» Testo di partenza
-.-.-

Una sentenza politica? Un’ingerenza giudiziaria, in spregio alla volontà del popolo sovrano (il no alla legge sul CO2 del 2021)? Oppure una legittima – benché criticabile finché si vuole – interpretazione della Convenzione europea dei diritti dell’uomo (Cedu), alla quale uno Stato di diritto, volente o nolente, non può far altro che conformarsi?

Pressing sul Consiglio federale

Politici ed esperti di diritto si accapigliano da settimane. La frustrazione ha preso piede nella Commissione degli affari giuridici del Consiglio degli Stati. In una Dichiarazione, approvata per 10 voti a 3, la Cag-S deplora “l’attivismo giudiziario” della Corte, che “travalica i limiti dello sviluppo del diritto concessi a un tribunale internazionale”. Ai giudici di Strasburgo si chiede tra l’altro di “rispettare i processi democratici” degli Stati membri del Consiglio d’Europa. Il Consiglio federale viene invitato a comunicare al Comitato dei ministri (organo che veglia sulla corretta applicazione delle sentenze Cedu) che “non vede alcuna ragione per dare ulteriore seguito” al verdetto. Questo perché “gli sforzi precedentemente e attualmente profusi dalla Svizzera in materia di politica climatica soddisfano i requisiti in materia di diritti umani formulati nella sentenza”. La scorsa settimana anche la commissione ‘sorella’ del Nazionale ha deciso di sottoporre al plenum una Dichiarazione identica, al fine di lanciare un “forte segnale politico” ai giudici della Corte Edu.

-.-.-

» Consegna A
Riscrivi le righe dei dati, tutto da quella che contiene "With respect to" fino all'ultima riga, sostituendo "nearest" con "closest" e lasciando invariato il resto.

» Dati mostrati

-.-.-

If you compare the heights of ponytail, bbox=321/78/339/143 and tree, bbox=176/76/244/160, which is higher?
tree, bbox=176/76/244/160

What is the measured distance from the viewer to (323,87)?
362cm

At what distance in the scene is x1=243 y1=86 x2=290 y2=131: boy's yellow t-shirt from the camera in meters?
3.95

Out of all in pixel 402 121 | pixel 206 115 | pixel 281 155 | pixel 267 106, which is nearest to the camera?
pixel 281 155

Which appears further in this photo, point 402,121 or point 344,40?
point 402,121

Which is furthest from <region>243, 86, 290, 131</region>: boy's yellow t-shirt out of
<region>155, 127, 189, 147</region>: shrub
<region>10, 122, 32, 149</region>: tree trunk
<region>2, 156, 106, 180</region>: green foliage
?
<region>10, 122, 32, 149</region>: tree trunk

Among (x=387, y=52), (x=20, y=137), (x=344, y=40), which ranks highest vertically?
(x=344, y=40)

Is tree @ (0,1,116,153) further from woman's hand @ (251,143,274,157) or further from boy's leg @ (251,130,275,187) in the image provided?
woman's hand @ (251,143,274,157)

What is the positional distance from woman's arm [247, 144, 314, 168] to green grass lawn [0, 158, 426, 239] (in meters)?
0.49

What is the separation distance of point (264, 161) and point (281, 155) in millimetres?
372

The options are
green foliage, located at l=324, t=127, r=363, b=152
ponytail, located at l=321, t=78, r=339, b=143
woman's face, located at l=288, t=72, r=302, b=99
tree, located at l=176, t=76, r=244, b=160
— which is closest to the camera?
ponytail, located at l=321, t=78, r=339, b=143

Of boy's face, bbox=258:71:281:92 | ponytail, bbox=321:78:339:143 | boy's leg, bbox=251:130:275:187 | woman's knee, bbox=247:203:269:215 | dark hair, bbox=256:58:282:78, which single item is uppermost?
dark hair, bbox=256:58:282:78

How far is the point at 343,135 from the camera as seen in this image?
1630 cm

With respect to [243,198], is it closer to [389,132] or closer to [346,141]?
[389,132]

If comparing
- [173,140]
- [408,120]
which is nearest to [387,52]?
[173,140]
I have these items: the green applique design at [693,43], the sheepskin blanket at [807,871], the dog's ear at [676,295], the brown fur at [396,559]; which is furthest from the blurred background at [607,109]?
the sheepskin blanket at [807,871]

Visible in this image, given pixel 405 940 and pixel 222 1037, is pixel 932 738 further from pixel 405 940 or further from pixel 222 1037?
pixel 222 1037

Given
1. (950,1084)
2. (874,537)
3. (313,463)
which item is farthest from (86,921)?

-.-.-

» Consegna B
Scrivi il seguito del testo sulla sentenza climatica della Corte di Strasburgo e sulle reazioni in Svizzera.

» Risposta A
With respect to [243,198], is it closer to [389,132] or closer to [346,141]?
[389,132]

If comparing
- [173,140]
- [408,120]
which is closest to [387,52]?
[173,140]
I have these items: the green applique design at [693,43], the sheepskin blanket at [807,871], the dog's ear at [676,295], the brown fur at [396,559]; which is furthest from the blurred background at [607,109]?
the sheepskin blanket at [807,871]

Visible in this image, given pixel 405 940 and pixel 222 1037, is pixel 932 738 further from pixel 405 940 or further from pixel 222 1037?
pixel 222 1037

Given
1. (950,1084)
2. (874,537)
3. (313,463)
which item is farthest from (86,921)?

» Risposta B
Due idee di separazione dei poteri

Daniel Jositsch (Ps/Zh) è la ‘mente’ della Dichiarazione. Il documento approvato dalla Cag-S fa chiarezza su un punto: «Per quanto la Svizzera ha fatto, o sta facendo, nell’ambito della sua politica ambientale, la sentenza è già applicata», spiega a ‘laRegione’ il ‘senatore’ zurighese. Il problema – ribadisce il professore di diritto – è «il fatto che la Corte Edu ha oltrepassato le sue competenze, minando la credibilità sua e della Convenzione». Per questo è «importante che prendiamo posizione», segnalando che «la Svizzera rispetta le sentenze Cedu, ma che queste devono essere corrette, non politiche». «Persino la stessa Corte – prosegue Jositsch – ammette di sviluppare la Cedu: ma questo non è il compito di un tribunale. Siamo al cuore della separazione dei poteri: è il Parlamento che fa le leggi; compito dei tribunali è interpretarle e vegliare sul loro rispetto, non in primo luogo svilupparle ulteriormente».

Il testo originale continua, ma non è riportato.